Facebook's Prism, Soon To Be Open Sourced, Gives Hadoop Delay Tolerance
snydeq writes "Facebook has said that it will soon open source Prism, an internal project that supports geographically distributed Hadoop data stores, thereby removing the limits on Hadoop's capacity to crunch data. 'The problem is that Hadoop must confine data to one physical data center location. Although Hadoop is a batch processing system, it's tightly coupled, and it will not tolerate more than a few milliseconds delay among servers in a Hadoop cluster. With Prism, a logical abstraction layer is added so that a Hadoop cluster can run across multiple data centers, effectively removing limits on capacity.'"
...but when?
Love to see useful stuff open sourced, but part of me is annoyed it is Facebook doing it.
"If any question why we died, Tell them because our fathers lied."
You typically have O(ms) seek latency for hard drives, does this mean that Facebook had all data in RAM before they made Prism?
I misread the title, was disappointed until I saw the word Hadoop.

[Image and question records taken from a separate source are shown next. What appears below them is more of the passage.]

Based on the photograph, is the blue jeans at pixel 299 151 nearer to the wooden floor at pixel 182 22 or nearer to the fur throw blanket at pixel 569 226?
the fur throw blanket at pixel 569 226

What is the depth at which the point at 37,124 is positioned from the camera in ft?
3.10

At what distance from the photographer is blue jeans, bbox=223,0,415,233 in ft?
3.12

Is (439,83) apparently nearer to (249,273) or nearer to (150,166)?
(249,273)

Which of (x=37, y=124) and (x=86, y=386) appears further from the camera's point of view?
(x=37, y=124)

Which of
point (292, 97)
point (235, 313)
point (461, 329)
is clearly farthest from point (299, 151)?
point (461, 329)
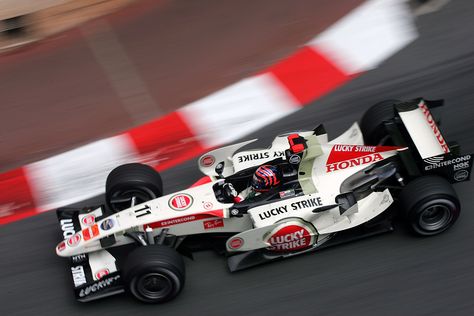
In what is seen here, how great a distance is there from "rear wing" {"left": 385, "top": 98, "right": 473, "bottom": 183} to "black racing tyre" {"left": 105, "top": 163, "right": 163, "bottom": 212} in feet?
7.38

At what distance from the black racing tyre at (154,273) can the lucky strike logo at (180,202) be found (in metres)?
0.45

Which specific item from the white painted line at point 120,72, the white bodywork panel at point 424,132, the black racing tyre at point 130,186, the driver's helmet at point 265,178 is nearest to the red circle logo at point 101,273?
the black racing tyre at point 130,186

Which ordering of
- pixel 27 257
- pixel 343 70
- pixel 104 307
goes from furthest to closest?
pixel 343 70 → pixel 27 257 → pixel 104 307

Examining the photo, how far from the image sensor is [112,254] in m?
5.95

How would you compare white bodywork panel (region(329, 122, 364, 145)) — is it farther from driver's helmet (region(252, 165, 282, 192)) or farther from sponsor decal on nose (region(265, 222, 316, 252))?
sponsor decal on nose (region(265, 222, 316, 252))

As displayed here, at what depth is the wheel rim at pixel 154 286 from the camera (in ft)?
18.1

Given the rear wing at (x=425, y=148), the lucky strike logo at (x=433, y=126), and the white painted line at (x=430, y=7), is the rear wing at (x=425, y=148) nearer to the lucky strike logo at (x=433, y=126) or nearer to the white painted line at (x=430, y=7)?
the lucky strike logo at (x=433, y=126)

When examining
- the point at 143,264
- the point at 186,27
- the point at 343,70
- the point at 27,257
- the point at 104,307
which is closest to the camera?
the point at 143,264

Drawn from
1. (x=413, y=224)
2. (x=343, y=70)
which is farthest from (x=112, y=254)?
(x=343, y=70)

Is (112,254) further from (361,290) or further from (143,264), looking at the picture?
(361,290)

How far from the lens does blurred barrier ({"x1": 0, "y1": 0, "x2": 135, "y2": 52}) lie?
28.3ft

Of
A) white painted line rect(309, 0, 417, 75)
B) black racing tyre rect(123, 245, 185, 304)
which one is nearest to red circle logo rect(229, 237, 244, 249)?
black racing tyre rect(123, 245, 185, 304)

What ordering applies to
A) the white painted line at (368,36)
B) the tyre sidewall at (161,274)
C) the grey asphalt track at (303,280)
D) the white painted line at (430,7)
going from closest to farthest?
→ 1. the tyre sidewall at (161,274)
2. the grey asphalt track at (303,280)
3. the white painted line at (368,36)
4. the white painted line at (430,7)

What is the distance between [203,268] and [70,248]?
3.78ft
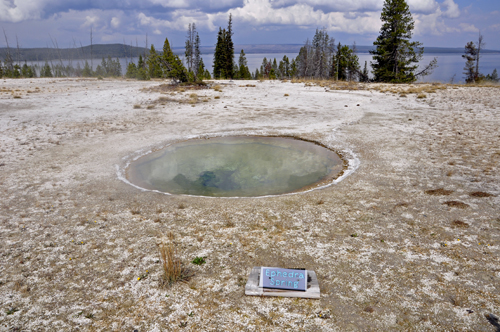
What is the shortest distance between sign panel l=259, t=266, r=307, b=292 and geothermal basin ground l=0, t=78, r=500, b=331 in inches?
7.8

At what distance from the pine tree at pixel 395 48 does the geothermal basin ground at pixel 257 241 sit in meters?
29.0

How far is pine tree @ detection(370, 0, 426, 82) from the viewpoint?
34825 mm

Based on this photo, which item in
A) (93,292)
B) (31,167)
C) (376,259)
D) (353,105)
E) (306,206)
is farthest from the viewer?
(353,105)

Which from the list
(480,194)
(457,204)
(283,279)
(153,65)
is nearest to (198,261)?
(283,279)

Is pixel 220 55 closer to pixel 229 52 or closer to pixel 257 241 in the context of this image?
pixel 229 52

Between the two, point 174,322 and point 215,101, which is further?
point 215,101

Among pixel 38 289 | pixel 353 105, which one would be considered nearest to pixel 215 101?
pixel 353 105

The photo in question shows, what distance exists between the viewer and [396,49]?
120 ft

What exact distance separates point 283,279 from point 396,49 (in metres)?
40.4

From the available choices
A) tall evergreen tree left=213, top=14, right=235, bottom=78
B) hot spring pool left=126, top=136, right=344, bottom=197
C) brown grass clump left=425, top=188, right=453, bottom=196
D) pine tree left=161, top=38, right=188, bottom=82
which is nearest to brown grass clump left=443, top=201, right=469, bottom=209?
brown grass clump left=425, top=188, right=453, bottom=196

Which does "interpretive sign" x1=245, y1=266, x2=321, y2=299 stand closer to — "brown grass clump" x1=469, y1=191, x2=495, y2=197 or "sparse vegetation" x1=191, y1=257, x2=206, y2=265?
"sparse vegetation" x1=191, y1=257, x2=206, y2=265

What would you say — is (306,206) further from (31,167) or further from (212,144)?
(31,167)

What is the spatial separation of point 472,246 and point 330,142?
7.11 meters

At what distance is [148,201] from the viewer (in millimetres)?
7230
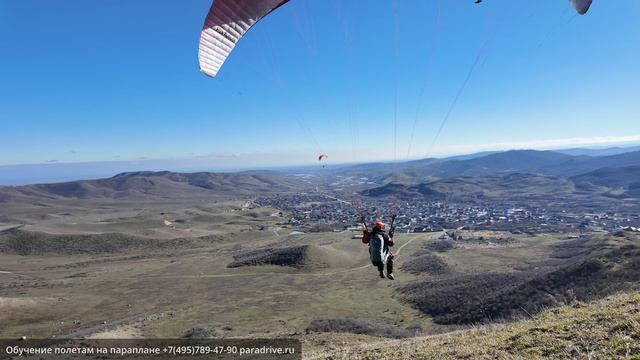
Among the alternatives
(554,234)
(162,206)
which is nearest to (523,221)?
(554,234)

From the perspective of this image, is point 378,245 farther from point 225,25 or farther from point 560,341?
point 225,25

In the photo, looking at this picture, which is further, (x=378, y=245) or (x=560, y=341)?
(x=378, y=245)

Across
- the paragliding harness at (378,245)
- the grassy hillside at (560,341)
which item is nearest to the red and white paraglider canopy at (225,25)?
the paragliding harness at (378,245)

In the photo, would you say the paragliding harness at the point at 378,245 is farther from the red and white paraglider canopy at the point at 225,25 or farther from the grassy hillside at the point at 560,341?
the red and white paraglider canopy at the point at 225,25

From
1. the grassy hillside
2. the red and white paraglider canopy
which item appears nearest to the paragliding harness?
the grassy hillside

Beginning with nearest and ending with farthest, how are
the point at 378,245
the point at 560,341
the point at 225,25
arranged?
the point at 560,341 < the point at 225,25 < the point at 378,245

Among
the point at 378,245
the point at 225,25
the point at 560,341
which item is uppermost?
the point at 225,25

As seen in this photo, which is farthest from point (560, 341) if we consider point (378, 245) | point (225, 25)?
point (225, 25)

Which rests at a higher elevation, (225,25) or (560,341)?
(225,25)

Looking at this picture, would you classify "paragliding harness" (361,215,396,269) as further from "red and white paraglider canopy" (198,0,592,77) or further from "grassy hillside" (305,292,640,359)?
"red and white paraglider canopy" (198,0,592,77)
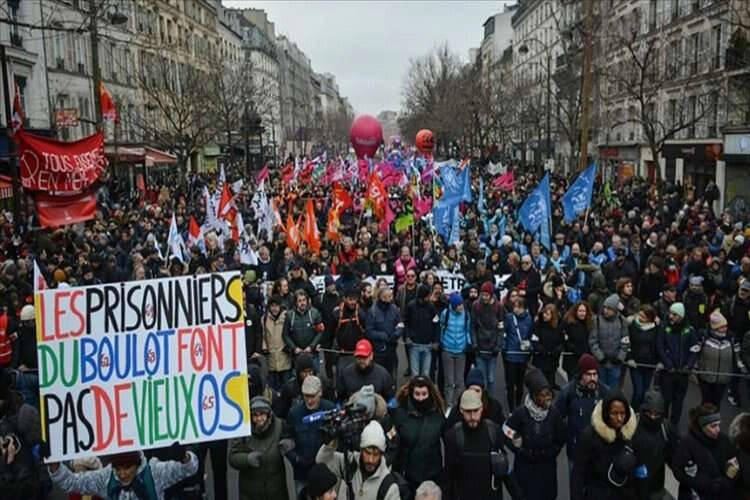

It's such a a silly name.
I'm a fruit pirate. I bought a watermelon once, and spat the seeds in the back yard. They grew into another watermelon,
What is the sub-problem when running a Hadoop job that has this bottleneck and requires such low latency? Is it something that could have been avoided for a start?
And how does (or if, predictably, the media reports don't explain it, *would*) a logical abstraction layer solve this problem such that Hadoop's programmers couldn't have more easily done it within the application's own code?
Information theory is life. The rest is just the KL divergence.